While I was configuring the vCenter for HA in a stretched cluster I was thinking about DRS rules.
In my opinion you shoud use FT for the witness node of vCenter.
Why ?
Well, you need the witness node to make a failover between the active and passive node possible.
If you place the active node on MER 1 and the passive node in MER 2 (the cluster is tretched over MER 1 and 2).
Were should you place the witness ?
MER 1
- outage of MER 2 ==> vcenter will still be accesible.
- outage of MER 1 ==> no failover of vCenter possible, active node + witness are down.
MER 2
- outage of MER 2 ==> no failover possible, passive node & witness are down.
- outage of MER 1 ==> failover to passive node possible
There is always a situation were the vCenter will be offline.
So why not protect the witness node with FT, and placing the secondary VM in the other MER ?
The only config issue is that that witness node has hot plug enabled for CPU and Mem.

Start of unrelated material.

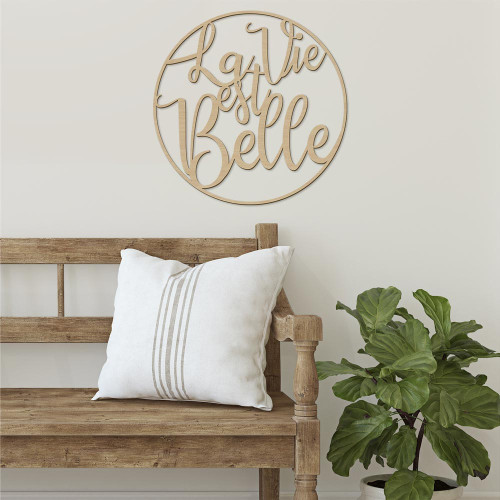 &quot;LA VIE EST BELLE&quot; DECO BOIS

After disabling the node wil run FT.
So what do you think of this setup ?
Active node in MER 1
Passive node in MER 2
witness node in MER 1 protected by FT, where secondary is placed in MER 2)
Would that be a valid setup for vCenter HA in a stretched cluster ?
Since this setup or possibility is not mentioned anywhere in the vCenter High Availability documentation, it is unlikely to be supported by VMware (for whatever reason).
However, it is recommended to run the Witness Node in a third site so that a failover is possible at any time. This can also be outside of the stretched cluster. Only a stable network connection over the HA network with less than 10ms latency is required.
Since this setup or possibility is not mentioned anywhere in the vCenter High Availability documentation, it is unlikely to be supported by VMware (for whatever reason).
However, it is recommended to run the Witness Node in a third site so that a failover is possible at any time. This can also be outside of the stretched cluster. Only a stable network connection over the HA network with less than 10ms latency is required.
I agree, a third site would be a better solution. But in this case, it isn't an option.
I'll check it also with VMware support.
It would be a nice solutions for protection of witness VMs....
So, I debated this with some colleagues.
Conclusion, don't use FT.
Why ?
Well a split-brain scenario is possible when the two sites are disconnected....
And that is something you don't want.
So what are the alternatives ?
1.
As mentioned, a third site for placement of witness VMs (for vsan, vCenter HA, SQL etc...)
2.
Keep all vCenter nodes on one site. On site failure the VMs will be restarted by HA on the other side.
This would mean an interruption of vCenter service for max of 15 min.
Scenario 2 is the one we choose.... with DRS rules keeping the VMs on one site.